Start of RECORDS SHOWN
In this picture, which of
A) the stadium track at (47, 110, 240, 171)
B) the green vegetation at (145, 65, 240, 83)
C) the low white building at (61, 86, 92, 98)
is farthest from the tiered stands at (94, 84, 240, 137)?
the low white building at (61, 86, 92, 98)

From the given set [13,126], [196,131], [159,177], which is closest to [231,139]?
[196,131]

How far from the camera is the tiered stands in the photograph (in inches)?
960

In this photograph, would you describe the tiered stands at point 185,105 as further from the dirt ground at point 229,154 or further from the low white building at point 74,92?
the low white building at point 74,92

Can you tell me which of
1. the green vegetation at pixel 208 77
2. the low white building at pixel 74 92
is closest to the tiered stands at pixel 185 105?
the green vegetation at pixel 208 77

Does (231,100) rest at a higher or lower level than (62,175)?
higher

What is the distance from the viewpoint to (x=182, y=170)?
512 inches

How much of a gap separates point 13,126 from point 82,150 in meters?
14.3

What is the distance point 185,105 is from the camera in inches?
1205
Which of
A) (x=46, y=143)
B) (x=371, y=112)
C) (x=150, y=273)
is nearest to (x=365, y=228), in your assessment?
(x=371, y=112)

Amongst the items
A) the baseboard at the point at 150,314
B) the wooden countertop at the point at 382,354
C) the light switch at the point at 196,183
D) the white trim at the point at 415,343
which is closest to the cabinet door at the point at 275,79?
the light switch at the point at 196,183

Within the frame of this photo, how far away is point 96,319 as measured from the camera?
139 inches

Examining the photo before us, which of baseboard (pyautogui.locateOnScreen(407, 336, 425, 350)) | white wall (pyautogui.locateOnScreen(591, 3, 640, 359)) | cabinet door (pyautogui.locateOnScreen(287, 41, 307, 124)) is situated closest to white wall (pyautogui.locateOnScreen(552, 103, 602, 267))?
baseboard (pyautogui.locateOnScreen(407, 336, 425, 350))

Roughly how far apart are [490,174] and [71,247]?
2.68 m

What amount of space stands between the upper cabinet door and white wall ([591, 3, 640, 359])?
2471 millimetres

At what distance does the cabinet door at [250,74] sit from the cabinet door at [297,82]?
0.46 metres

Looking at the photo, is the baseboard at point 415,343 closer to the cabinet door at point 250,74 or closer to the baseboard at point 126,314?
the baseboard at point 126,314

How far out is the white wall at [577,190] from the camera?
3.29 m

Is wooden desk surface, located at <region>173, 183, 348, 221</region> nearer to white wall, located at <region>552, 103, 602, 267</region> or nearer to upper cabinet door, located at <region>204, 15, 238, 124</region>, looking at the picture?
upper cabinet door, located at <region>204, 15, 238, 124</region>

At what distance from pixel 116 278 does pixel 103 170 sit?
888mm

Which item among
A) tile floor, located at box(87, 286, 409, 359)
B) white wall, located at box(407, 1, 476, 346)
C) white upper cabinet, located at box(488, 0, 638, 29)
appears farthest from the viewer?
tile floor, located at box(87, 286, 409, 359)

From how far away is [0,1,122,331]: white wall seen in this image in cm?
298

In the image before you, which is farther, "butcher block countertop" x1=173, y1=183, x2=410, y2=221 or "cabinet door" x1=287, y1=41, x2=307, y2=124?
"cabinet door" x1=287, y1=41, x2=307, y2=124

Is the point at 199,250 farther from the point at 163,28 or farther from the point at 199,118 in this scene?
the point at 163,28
End of RECORDS SHOWN
Send back exactly the lines from the line with "Looking at the photo, is" through the end of the records.

COMPLETE OUTPUT
Looking at the photo, is the baseboard at point 415,343 closer to the cabinet door at point 250,74 or closer to the baseboard at point 126,314?
the baseboard at point 126,314

How far out is the white wall at [577,190] from the camera?
3.29 m

Is wooden desk surface, located at <region>173, 183, 348, 221</region> nearer to white wall, located at <region>552, 103, 602, 267</region> or nearer to upper cabinet door, located at <region>204, 15, 238, 124</region>, looking at the picture?
upper cabinet door, located at <region>204, 15, 238, 124</region>

At what distance from pixel 116 278 does pixel 103 170 sit?
888mm

Which item among
A) tile floor, located at box(87, 286, 409, 359)
B) white wall, located at box(407, 1, 476, 346)
C) white upper cabinet, located at box(488, 0, 638, 29)
appears farthest from the viewer?
tile floor, located at box(87, 286, 409, 359)

From how far away is [0,1,122,331]: white wall seen in this image in cm?
298

In the image before you, which is farther, "butcher block countertop" x1=173, y1=183, x2=410, y2=221 or "cabinet door" x1=287, y1=41, x2=307, y2=124?
"cabinet door" x1=287, y1=41, x2=307, y2=124

Is the point at 199,250 farther from the point at 163,28 or farther from the point at 199,118 in this scene?
the point at 163,28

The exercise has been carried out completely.